Show that the dot product is commutative: $\mathbf{a}\cdot\mathbf{b} = \mathbf{b}\cdot\mathbf{a}$ for all $\mathbf{a},\mathbf{b}\in\mathbb{R}^n$ .

Level CDerivation & implementation

Level CNumPy implementationch07-C1

Implement cosine similarity

Implement cosine_similarity(a, b) for two 1-D NumPy arrays, returning $\dfrac{\mathbf{a}\cdot\mathbf{b}}{\lVert a\rVert\,\lVert b\rVert}$ . Verify it returns approximately 1.0 for two parallel vectors, then print ok.

Level CNumPy implementationch07-C2

Loop vs vectorized dot product

Write dot_loop(a, b) (an explicit Python loop) and dot_vec(a, b) (using @). Generate a, b of length 100000 with a fixed seed, confirm the results agree with np.isclose, and print match. In a comment, state which is faster and why.

Level CDerivationch07-C3

Derive the projection formula

The projection of $\mathbf{a}$ onto $\mathbf{b}$ is the vector $\mathbf{p} = t\,\mathbf{b}$ such that the error $\mathbf{a} - \mathbf{p}$ is orthogonal to $\mathbf{b}$ . Derive $t$ .

Level DResearch-thinking challenge

Level DPaper-reading practicech07-D1

Why cosine, not dot product, for similarity?

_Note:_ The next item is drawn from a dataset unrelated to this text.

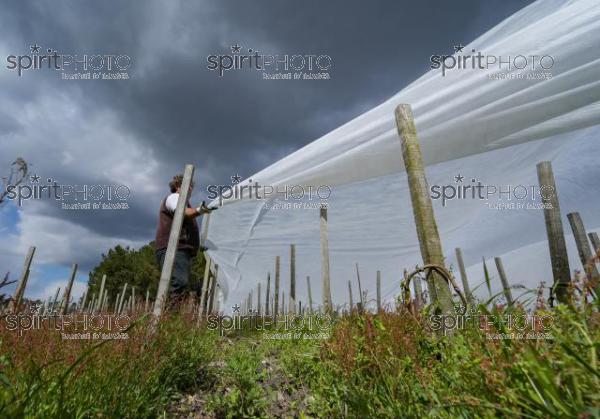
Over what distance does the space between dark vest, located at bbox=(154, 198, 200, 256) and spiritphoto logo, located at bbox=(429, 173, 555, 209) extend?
11.3 ft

Retrieval systems and embedding papers usually rank by cosine similarity rather than the raw dot product. Give a concrete example of vectors where the raw dot product is misleading but cosine is not, explain what property cosine adds, then name one situation where the raw dot product is the right choice.